▸ **Extract provided**

Build the First Donald J. Trump Maritime Prosperity Zone in Alaska photo

By Bruce Kimbrell (Policy Op-Ed) In the past year, the White House has started turning its Maritime Action Plan and President’s FY2027 budget proposal into real actions through various maritime and industrial initiativ...

By Bruce Kimbrell (Policy Op-Ed)

In the past year, the White House has started turning its Maritime Action Plan and President’s FY2027 budget proposal into real actions through various maritime and industrial initiatives.

Transportation Secretary Sean Duffy has unveiled billions in funding for maritime and port projects. Acting Navy Secretary Hung Cao has shared a focused shipbuilding plan. Meanwhile, Maritime Administrator Stephen Carmel has highlighted the importance of logistics, energy security, and commercial resilience in congressional hearings.

This coordination across federal agencies is important as the country is now using its resources to improve infrastructure and rebuild its maritime capabilities. These efforts are part of a growing national strategy aimed at revitalizing its industry, ensuring supply-chain strength, and decreasing reliance on foreign maritime facilities—all of which rely on building up maritime capacity.

The main challenge is whether the U.S. can effectively coordinate its national efforts to create integrated maritime systems that connect shipping needs, shipbuilding, infrastructure, freight networks, funding, and workforce into a cohesive system that can support large-scale activity.

For successful outcomes, sustained activity rather than isolated projects is key, as sustained activity builds concentration, which in turn fosters maritime power. This is not just a theory; it’s how maritime strength has historically been formed.

Maritime Strength Grows Through Concentration

China’s maritime expansion wasn't about making every coastal city a little bit better. Instead, it focused investment in shipbuilding, manufacturing, port infrastructure, funding, and logistics in a few selected regions that support large-scale industry. This concentration was driven by focused demand through export-based production, state-driven procurement, and shipping routes that stabilized operations.

As a result, China developed regional maritime systems that support global shipbuilding, logistics, and export leadership. While the U.S. can't fully imitate that model, especially regarding overcapacity and non-transparent financing, American leaders can still focus innovation around strong maritime hubs through infrastructure investment and by creating consistent commercial demand.

▸ **Task details**
From the op-ed on building a maritime prosperity zone in Alaska, list every federal official named, each with the title the op-ed gives.

▸ **Material provided**
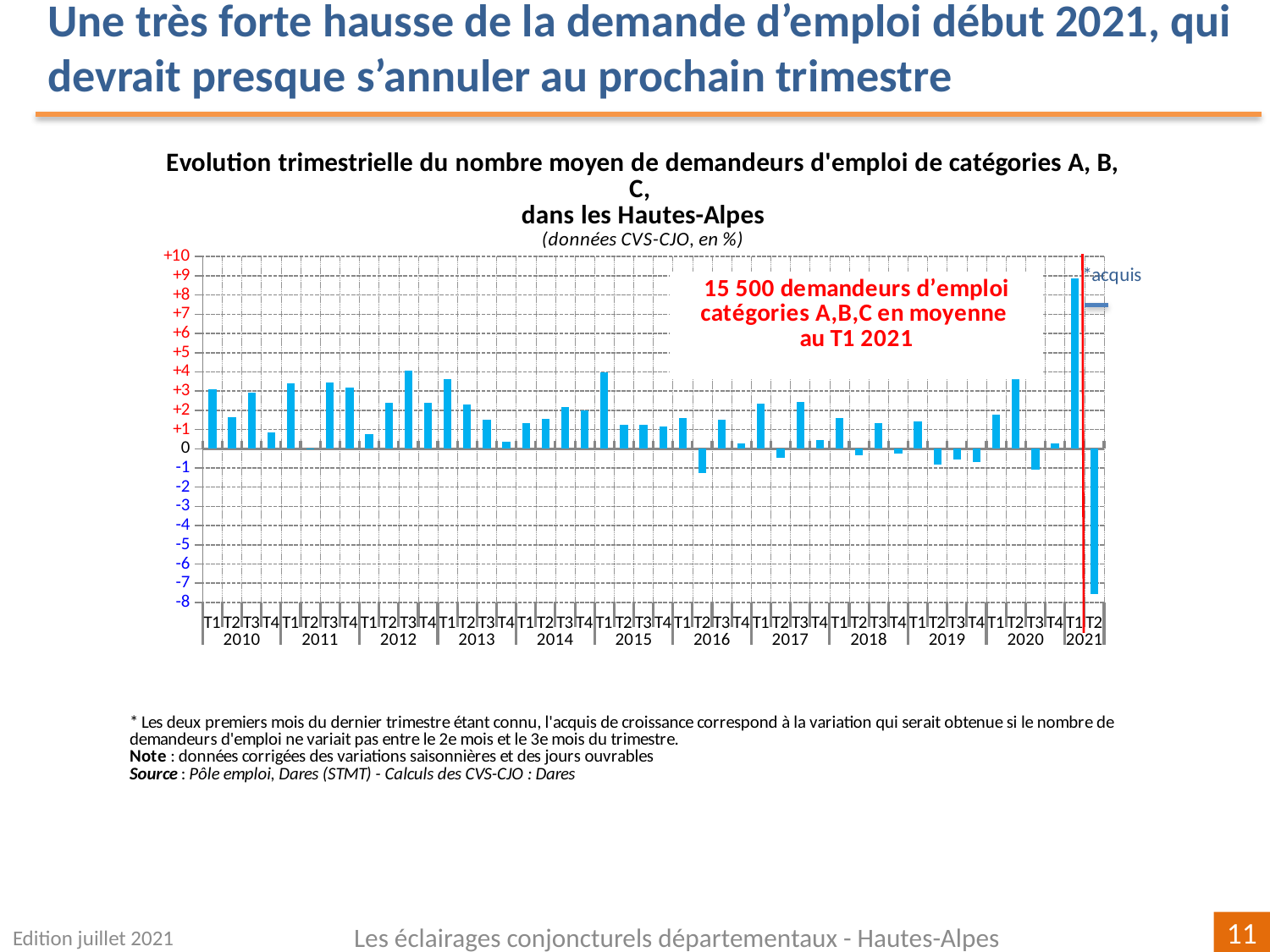
Is the value for T2 2020 greater or less than +3? greater What kind of chart is shown on the slide? Bar chart According to the chart's subtitle, in what unit are the data expressed? en % Which quarter has the lowest value in the chart? T2 2021 Which is larger, the value for T1 2010 or the value for T2 2010? T1 2010 According to the annotation on the chart, how many demandeurs d'emploi catégories A,B,C were there on average in T1 2021? 15 500 Is the value for T1 2021 greater or less than +8? greater Is the value for T4 2020 greater or less than +1? less How many quarterly bars are plotted in the chart? 46 Which quarter has the highest value in the chart? T1 2021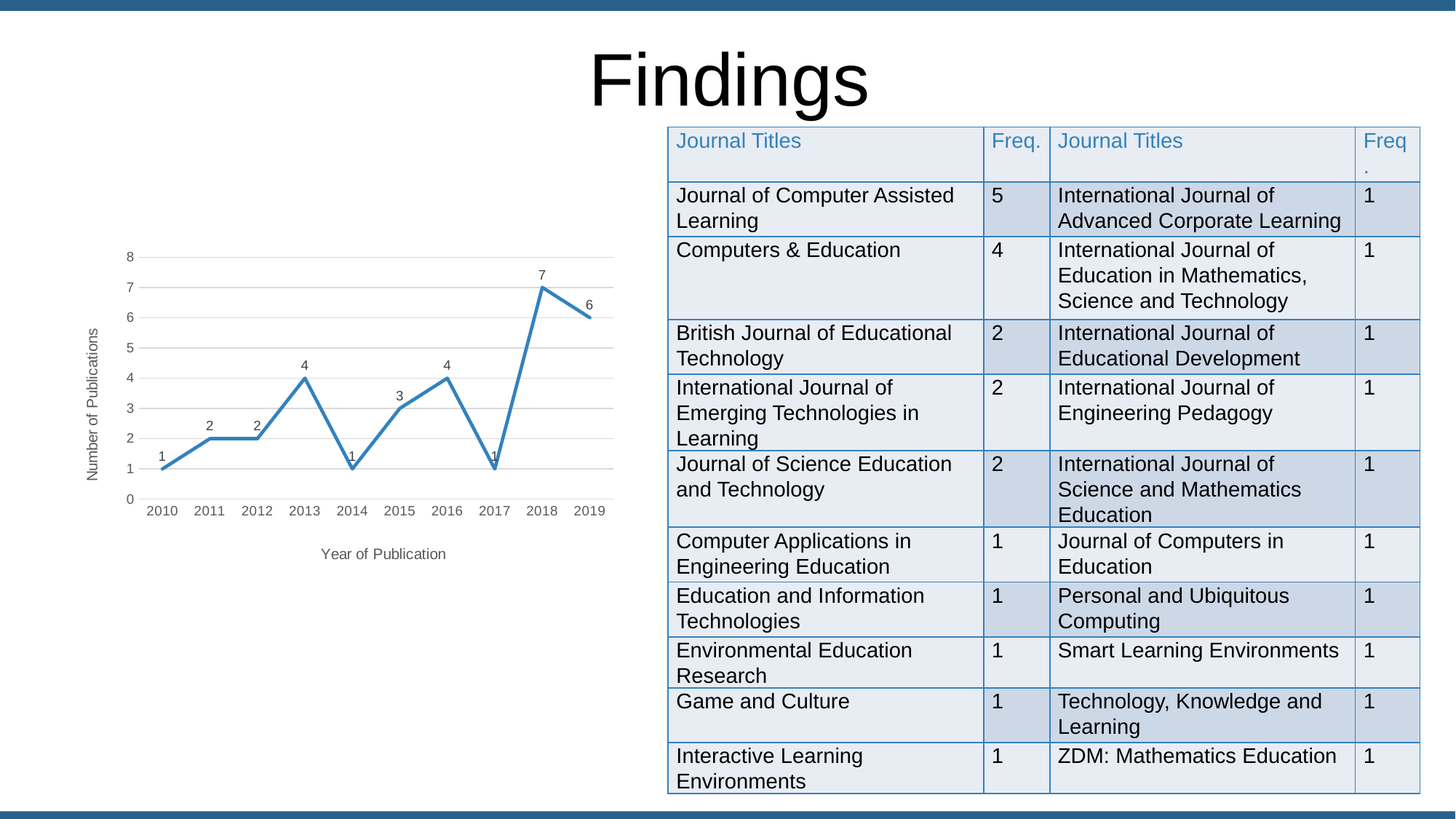
Which year has more publications, 2013 or 2014? 2013 What is the difference in number of publications between 2018 and 2017? 6 What is the label of the y axis? Number of Publications What is the number of publications in 2019? 6 Is the number of publications in 2019 greater or less than 5? greater What is the number of publications in 2018? 7 What is the number of publications in 2015? 3 How many years are plotted on the x axis? 10 What is the label of the x axis? Year of Publication Do the number of publications rise or fall from 2017 to 2018? rise What type of chart is shown on the slide? line chart Which year has the highest number of publications? 2018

▸ **Completed task**
- Transportation Secretary Sean Duffy
- Acting Navy Secretary Hung Cao
- Maritime Administrator Stephen Carmel